Foto (c) 2017 Concorde Filmverleih GmbH
Der alte Mann und seine Frau
Ein betagtes Ehepaar begibt sich auf die Spuren Hemingways – und ihres langen, gemeinsamen Lebens.
In einer der berührendsten Szene des Roadmovies „Das Leuchten der Erinnerung“ von Regisseur Paolo Virzì schaut sich ein altes Ehepaar am Abend, draußen auf irgendeinem Campingplatz an der Ostküste, Dias von seiner Familie an. Nach und nach gesellen sich neugierig Menschen unterschiedlichen Alters hinzu, um an diesem seelenvollen Moment teilzuhaben, in dem die Eheleute auf ihr gemeinsames Leben zurückblicken. Die Dramödie ist ein Film für Jung und Alt und kein typisches Age Movie: Es geht schlicht und ergreifend darum, dass wir alle im Laufe unseres Lebens Dinge tun, über die wir später glücklich sind – oder die wir bedauern. Und es geht darum, wie uns am Ende all diese Dinge, diese wertvollen Erinnerungen, unweigerlich aus den Händen gleiten.
Zudem ist dem italienischen Regisseur mit seinem englischsprachigen Debüt und seinen betagten Hauptdarstellern Donald Sutherland und Helen Mirren ein mitreißendes Stück Schauspielerkino gelungen, in dem die beiden wieder einmal alle Register ihres Könnens ziehen.

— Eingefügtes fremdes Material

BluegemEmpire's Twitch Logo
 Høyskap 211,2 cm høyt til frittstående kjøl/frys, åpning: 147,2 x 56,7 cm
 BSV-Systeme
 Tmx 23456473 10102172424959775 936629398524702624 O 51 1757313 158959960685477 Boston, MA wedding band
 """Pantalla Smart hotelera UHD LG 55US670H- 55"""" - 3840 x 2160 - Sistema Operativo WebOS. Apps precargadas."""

Eines Morgens steigen Ella (Mirren) und ihr Ehemann John (Sutherland) einfach in ihr klappriges Wohnmobil „The Leisure Seeker“, drehen Janis Joplins „Me and Bobby McGee“ voll auf und machen sich auf den Weg nach Key West, wo sie sich Hemingways Haus anschauen wollen. Die erwachsenen Kinder Jane (Janel Moloney) und vor allem ihr Bruder Will (Christian McKay) kommen fast um vor Sorge, als sie das Verschwinden ihrer Eltern bemerken – schließlich ist nicht nur ihr Vater, sondern auch ihre Mutter krank. Das alte Ehepaar versucht jedoch, seinen letzten Trip zu genießen: Szenen beeindruckender Vertrautheit zwischen den beiden wechseln ab mit Begebenheiten, in denen der nicht aufzuhaltende Autonomieverlust des kranken Ehepaares nicht mehr von der Hand zu weisen ist.

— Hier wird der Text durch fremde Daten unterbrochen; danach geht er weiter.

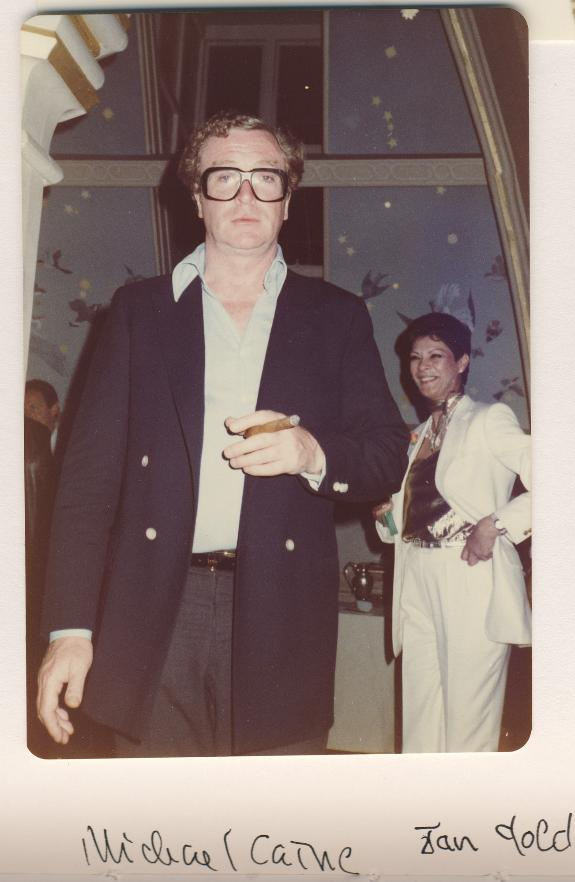 Rare Vintage Pictures Of Celebrities By Michael White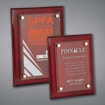 Rosewood Piano Finished Plaques with acrylic cover held gracefully over plaque board with aluminum standoffs.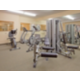Candlewood Gym and Fitness Center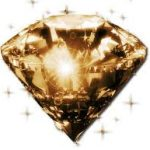 Profile photo of Golden diamonds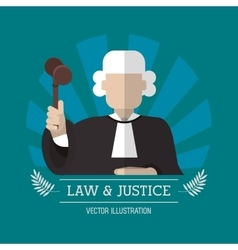 Judge of law and justice design vector image vector image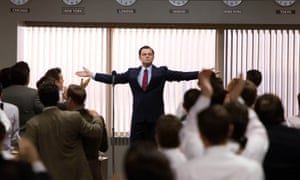 Leonardo DiCaprio as Jordan Belfort in Scorsese's The Wolf of Wall Street.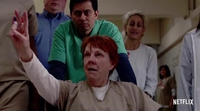 Netflix presenta 'Ana de las Tejas Verdes' y al resto de pelirrojas de sus series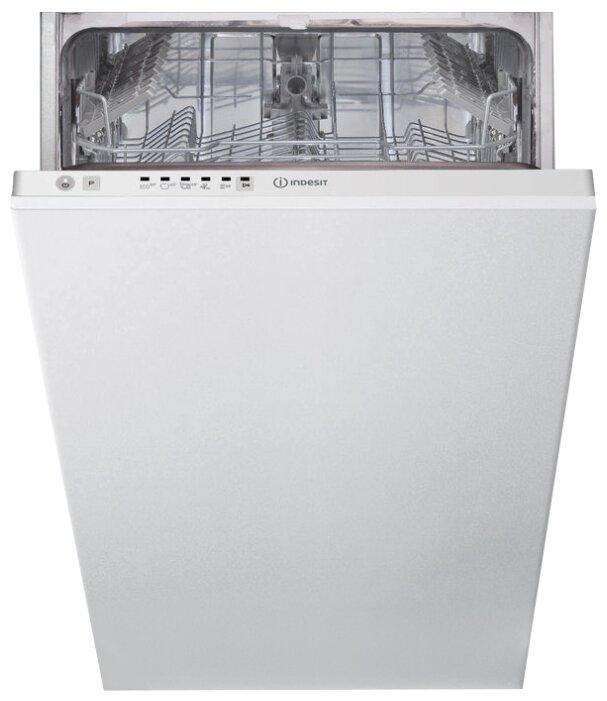 Посудомоечная машина Indesit DSIE 2B19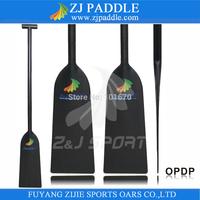 Super-lightweight Carbon fiber Dragon Boat Paddle with Oval shaft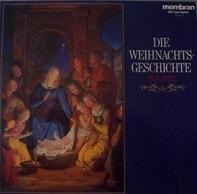 Kinder-Hörspiel - Die Weihnachtsgeschichte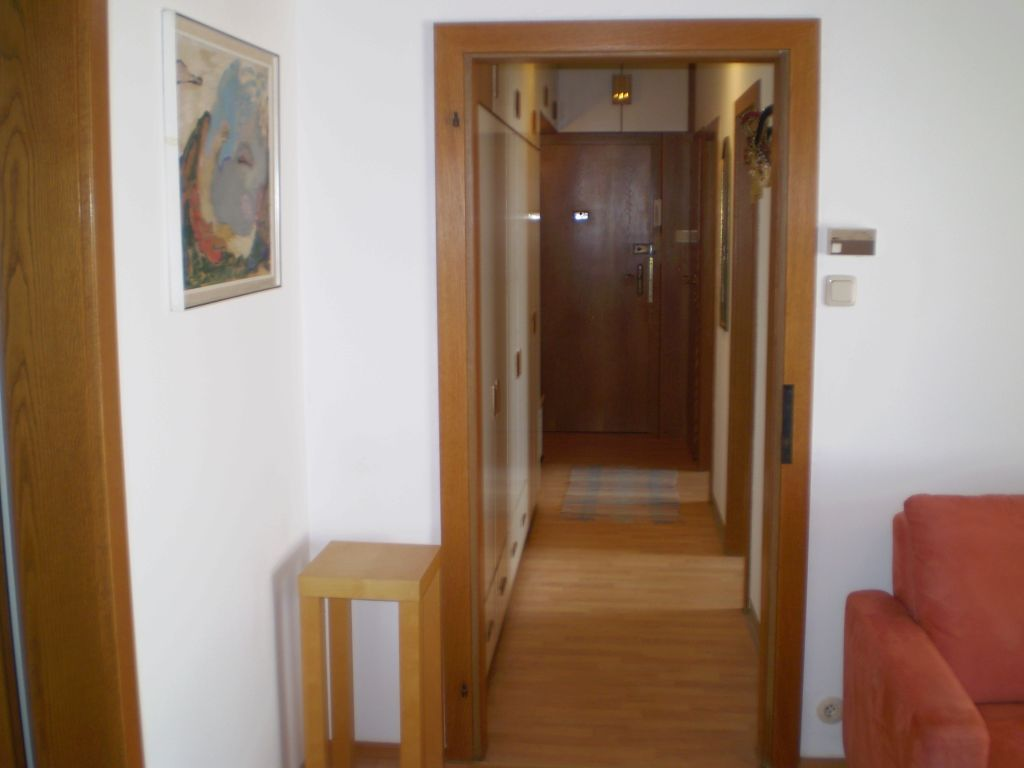 image 10 furnished 1 bedroom Apartment for rent in Salzburg, Salzburg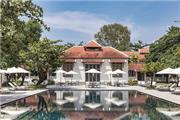 Amantaka - Laos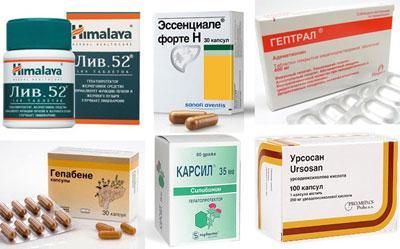 Препараты для чистки печени — ТОП 7 эффективных препаратов для очищение печени, советы врачей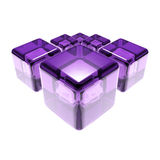 Violet glass cubes isolated Royalty Free Stock Images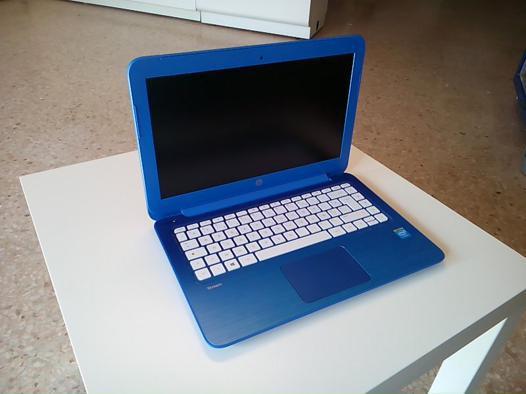 ordinateur portable 13.3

Im Gegensatz zum gleichnamigen Roman von Michael Zadoorian, den Virzì gemeinsam mit Stephen Amidon, Francesca Archibugi und Francesco Piccolo adaptiert hat, wurde die Geschichte in das US-Wahlkampfjahr 2016 verlegt. Dies führt zu einer tragikomischen Szene, in der der zunehmend unter Demenz leidende John – Zeit seines Lebens Demokrat – sich voll kindlicher Unschuld unter Trump-Anhänger mit ihren dämlichen „Make America Great Again“-Kappen mischt und von seiner genervten Frau zurückgepfiffen wird. Auch Amerika hat mit Intelligenzverlust zu kämpfen, scheint der Regisseur dem Zuschauer auf einer feinsinnigen, zweiten Ebene wiederholt sagen zu wollen.

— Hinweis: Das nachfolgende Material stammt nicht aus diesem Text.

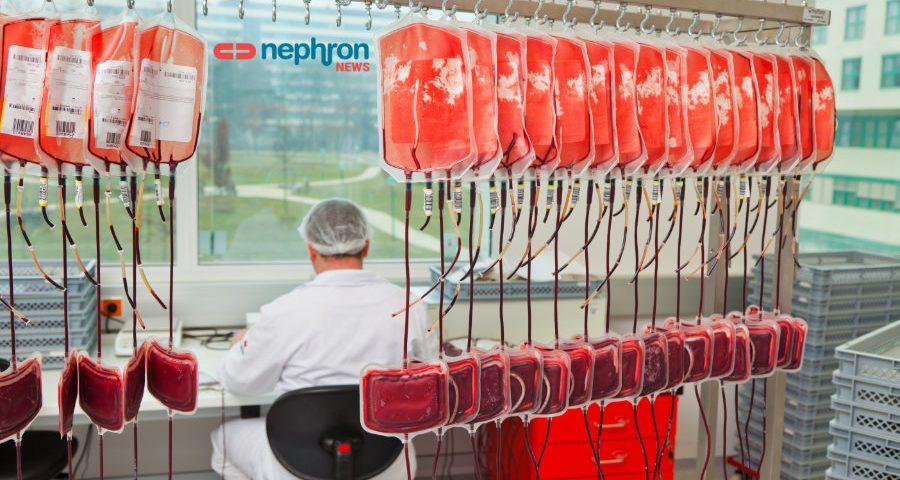 ερευνητής και φυάλες αίματος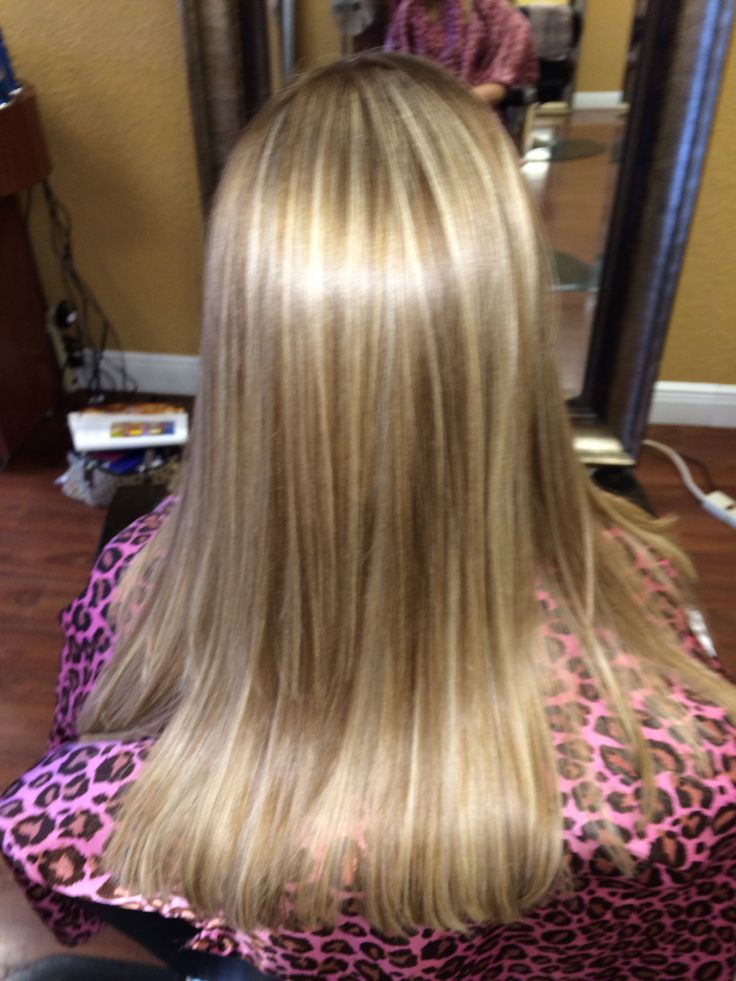 Natural Looking Highlights Amp Lowlights My Work My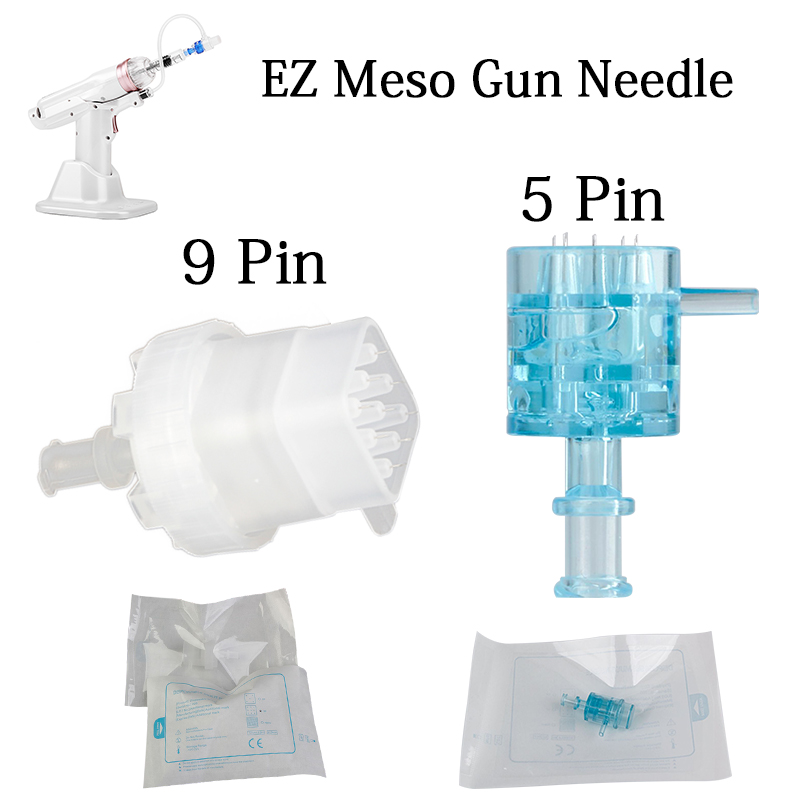 5/9 Pins Disposable Injection Pinhead For Meso Gun, Negative Pressure Cartridge Needles Tip For EZ Vacuum Mesotherapy Masogun
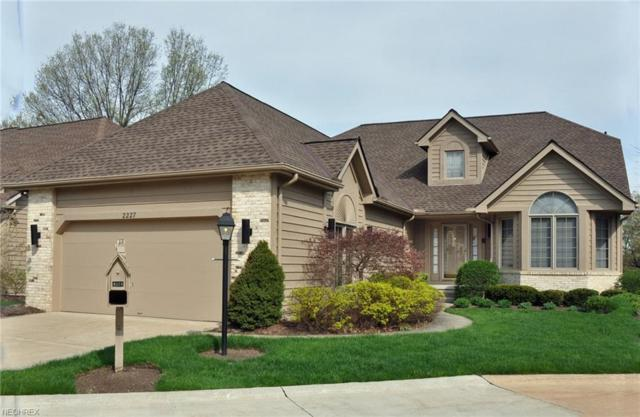 2227 Whispering Cove Cir, Westlake, OH 44145 (MLS #3996221) :: RE/MAX Trends Realty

Dank der atemberaubenden Schauspielerleistung der beiden Altstars wird der Zuschauer in dieses Wechselbad der Gefühle vollends hinein gesogen – wenngleich der Film leider auch ein paar Längen aufweist. Man lacht und weint jedoch zugleich, wenn der ehemalige Professor John zumeist recht unbelesenen Kellnerinnen Vorträge über Hemingway hält, wenn er seine Frau an der Tankstelle vergisst oder Kleinganoven empfiehlt, Abendkurse zu besuchen, um ihre Grammatik zu verbessern.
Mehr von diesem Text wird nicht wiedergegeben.